2.11 De rechtbank constateert vervolgens dat aan de opnieuw opgelegde maatregel per 21 december 2007 geen besluit als bedoeld in artikel 5.3 van het Vreemdelingenbesluit 2000 ten grondslag ligt. Het aan deze omissie te verbinden gevolg moet naar het oordeel van de rechtbank worden bezien in het licht van de belangen ter bescherming waarvan het betrokken voorschrift strekt. Mede in het licht van artikel 5 EVRM acht de rechtbank het van wezenlijk belang dat een betrokkene zo spoedig mogelijk op de hoogte wordt gebracht van het opleggen van een vrijheidsbenemende maatregel en de redenen die daaraan ten grondslag lagen. Nu eiser noch op de voorgeschreven wijze noch anderszins van de hernieuwde bewaring op juiste wijze op de hoogte is gesteld acht de rechtbank in de onderhavige situatie het belang van eiser groter dan de zijdens verweerder ter zitting gestelde belangen ten aanzien van het voortduren van de bewaring.

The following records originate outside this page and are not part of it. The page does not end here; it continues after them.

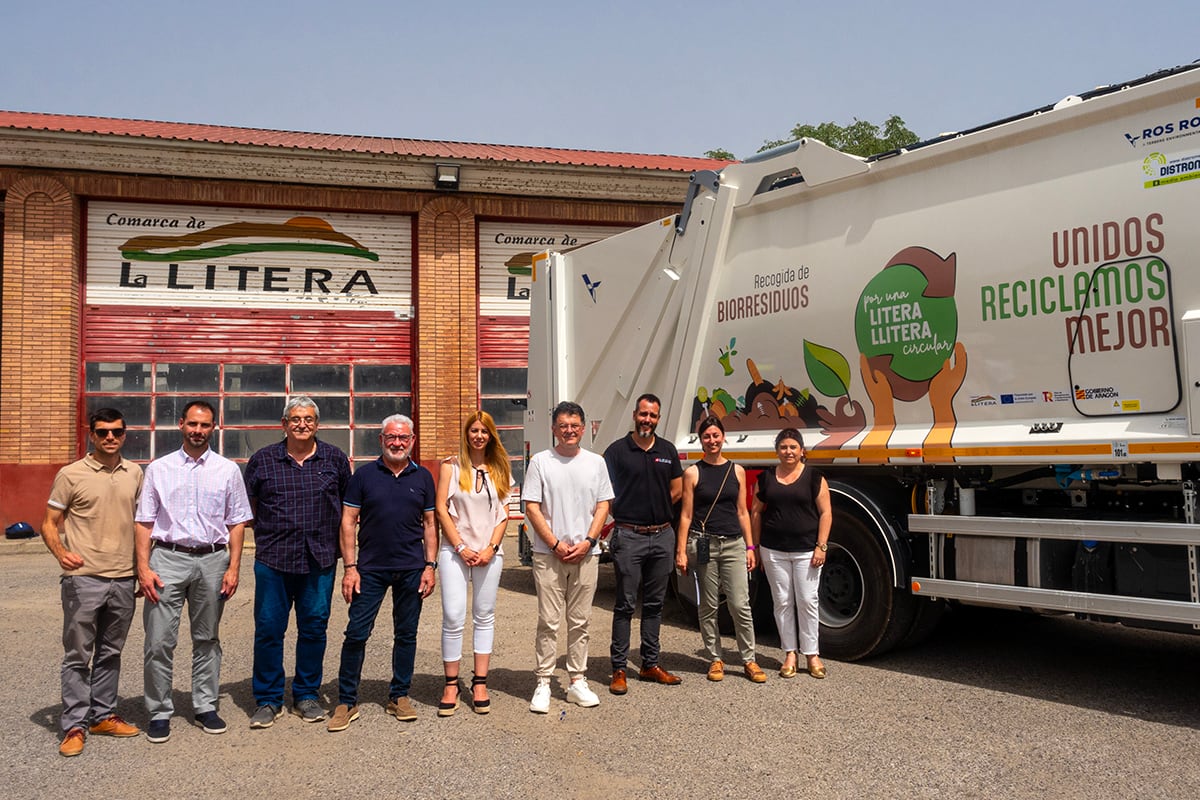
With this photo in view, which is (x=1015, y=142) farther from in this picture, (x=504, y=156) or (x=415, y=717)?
(x=504, y=156)

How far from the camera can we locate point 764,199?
24.1 feet

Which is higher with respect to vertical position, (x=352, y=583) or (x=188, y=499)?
(x=188, y=499)

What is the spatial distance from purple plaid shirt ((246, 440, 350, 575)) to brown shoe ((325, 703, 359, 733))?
0.74 m

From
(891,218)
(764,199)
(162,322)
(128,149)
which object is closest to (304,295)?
(162,322)

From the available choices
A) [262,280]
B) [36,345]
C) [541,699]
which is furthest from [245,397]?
[541,699]

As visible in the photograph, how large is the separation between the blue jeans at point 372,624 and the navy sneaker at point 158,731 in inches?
33.4

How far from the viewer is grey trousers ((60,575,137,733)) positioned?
4824mm

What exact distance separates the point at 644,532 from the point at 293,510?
6.76 ft

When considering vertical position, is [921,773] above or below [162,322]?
below

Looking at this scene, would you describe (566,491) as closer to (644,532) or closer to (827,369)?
(644,532)

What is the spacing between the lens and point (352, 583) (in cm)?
523

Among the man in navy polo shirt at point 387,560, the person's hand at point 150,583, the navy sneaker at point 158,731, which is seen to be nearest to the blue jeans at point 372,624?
the man in navy polo shirt at point 387,560

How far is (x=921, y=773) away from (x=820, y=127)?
26895 mm

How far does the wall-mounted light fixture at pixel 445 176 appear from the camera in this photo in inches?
595
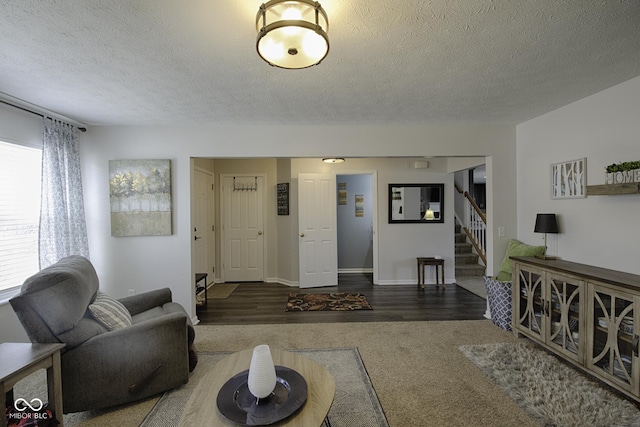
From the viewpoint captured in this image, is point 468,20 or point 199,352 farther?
point 199,352

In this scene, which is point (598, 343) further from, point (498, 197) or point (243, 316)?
point (243, 316)

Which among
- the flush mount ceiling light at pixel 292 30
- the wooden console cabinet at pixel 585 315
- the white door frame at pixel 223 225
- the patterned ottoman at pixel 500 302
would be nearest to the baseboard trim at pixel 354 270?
the white door frame at pixel 223 225

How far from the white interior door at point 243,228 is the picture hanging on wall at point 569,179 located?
441cm

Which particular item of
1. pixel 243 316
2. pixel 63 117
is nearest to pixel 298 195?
pixel 243 316

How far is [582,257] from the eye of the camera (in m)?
2.75

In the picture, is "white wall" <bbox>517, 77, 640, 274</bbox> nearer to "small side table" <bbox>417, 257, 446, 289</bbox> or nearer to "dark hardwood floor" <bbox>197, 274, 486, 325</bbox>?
"dark hardwood floor" <bbox>197, 274, 486, 325</bbox>

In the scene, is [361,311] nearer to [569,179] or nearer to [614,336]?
[614,336]

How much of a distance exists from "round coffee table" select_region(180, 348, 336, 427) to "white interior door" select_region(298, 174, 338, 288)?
3117 millimetres

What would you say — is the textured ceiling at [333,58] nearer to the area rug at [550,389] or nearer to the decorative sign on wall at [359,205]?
the area rug at [550,389]

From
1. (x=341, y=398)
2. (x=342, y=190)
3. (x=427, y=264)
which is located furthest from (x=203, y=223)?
(x=427, y=264)

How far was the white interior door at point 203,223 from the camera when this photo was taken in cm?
474

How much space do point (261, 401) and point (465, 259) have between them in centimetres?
562

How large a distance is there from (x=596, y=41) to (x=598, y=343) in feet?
7.10

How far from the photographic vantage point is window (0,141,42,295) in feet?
8.72
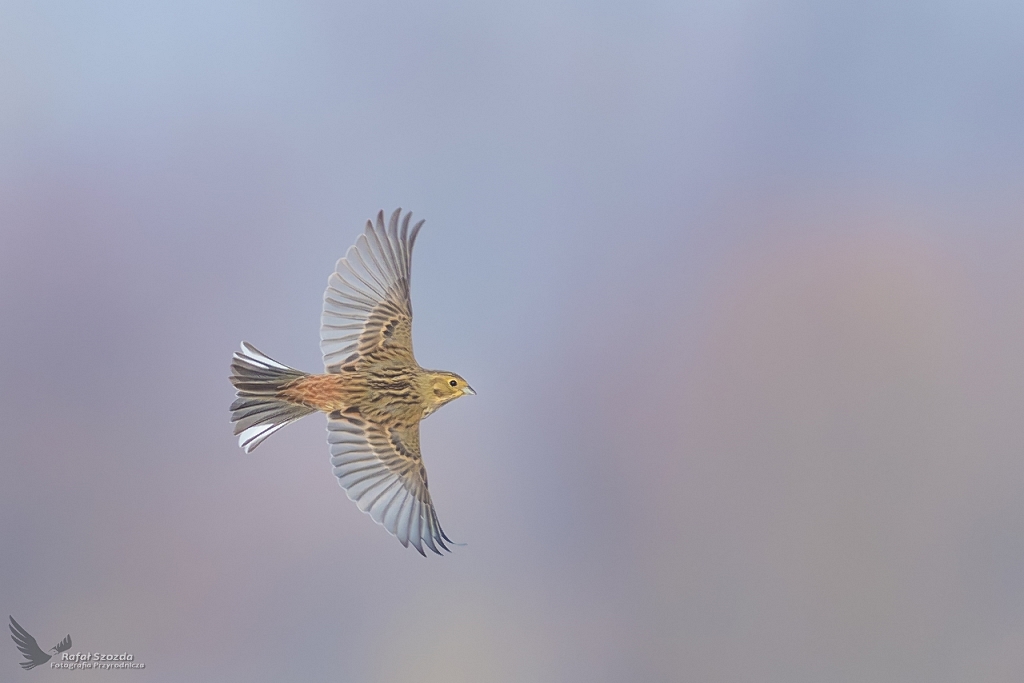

De bewaring moet derhalve naar het oordeel van de rechtbank onrechtmatig worden geacht vanaf 21 december 2007.
2.12 De rechtbank acht voldoende gronden aanwezig om een schadevergoeding toe te kennen voor 27 dagen onrechtmatige bewaring ten bedrage van 27 x € 70 = € 1.890,--.
De rechtbank acht in hetgeen zijdens verweerder is aangevoerd geen termen aanwezig voor matiging van de schadevergoeding.
2.13 De rechtbank ziet in dit geval tevens aanleiding verweerder met toepassing van artikel 8:75, eerste lid, Algemene wet bestuursrecht (Awb) te veroordelen in de kosten die eiser in verband met de behandeling van het beroep redelijkerwijs heeft moeten maken.
Deze kosten zijn op voet van het bepaalde in het Besluit proceskosten bestuursrecht vastgesteld op € 644 (1 punt voor het beroepschrift en 1 punt voor het verschijnen ter zitting; waarde per punt € 322 en wegingsfactor 1).
Aangezien ten behoeve van eiser een toevoeging is verleend krachtens de Wet op de rechtsbijstand, dient de betaling van dit bedrag ingevolge artikel 8:75, tweede lid, Awb te geschieden aan de griffier.
verklaart het beroep gegrond;
wijst het verzoek om schadevergoeding toe en kent aan eiser een schadevergoeding toe ten bedrage van € 1890,-,- ten laste van de Staat der Nederlanden, te betalen door de griffier van deze rechtbank, nevenzittingsplaats Utrecht;
veroordeelt verweerder in de proceskosten ad € 644,- onder aanwijzing van de Staat der Nederlanden die deze kosten dient te vergoeden aan de griffier van deze rechtbank, nevenzittingsplaats Utrecht.
Aldus vastgesteld door mr. F.M.D. Aardema en in het openbaar uitgesproken op 30 januari 2008.
De griffier:
E.J.H.M. van Rooijen
De rechter:
mr. F.M.D. Aardema
Voornoemd lid beveelt de tenuitvoerlegging van de in deze uitspraak toegekende schadevergoeding ten bedrage van € 1.890,- (zegge: éénduizend en achthonderd en negentig euro).
Aldus vastgesteld op 30 januari 2008 door mr. F.M.D. Aardema.
De rechter:
mr. F.M.D. Aardema
Rechtsmiddel
Ingevolge artikel 95 van de Vw staat tegen deze uitspraak binnen een week na de dag van bekendmaking hiervan voor belanghebbenden hoger beroep open bij de Afdeling bestuursrechtspraak van de Raad van State, Postbus 16113, 2500 BC Den Haag. Het beroepschrift dient één of meer grieven tegen deze uitspraak te bevatten.
Tegen deze uitspraak staat, voorzover die betreft de periode van 3 december 2007 tot en met 20 december 2007 geen hoger beroep open.
Let wel: Ook als u in deze uitspraak (gedeeltelijk) in het gelijk bent gesteld, kan het van belang zijn hoger beroep in te stellen voor zover de rechtbank gronden uitdrukkelijk en zonder voorbehoud heeft verworpen en u daar niet in wilt berusten.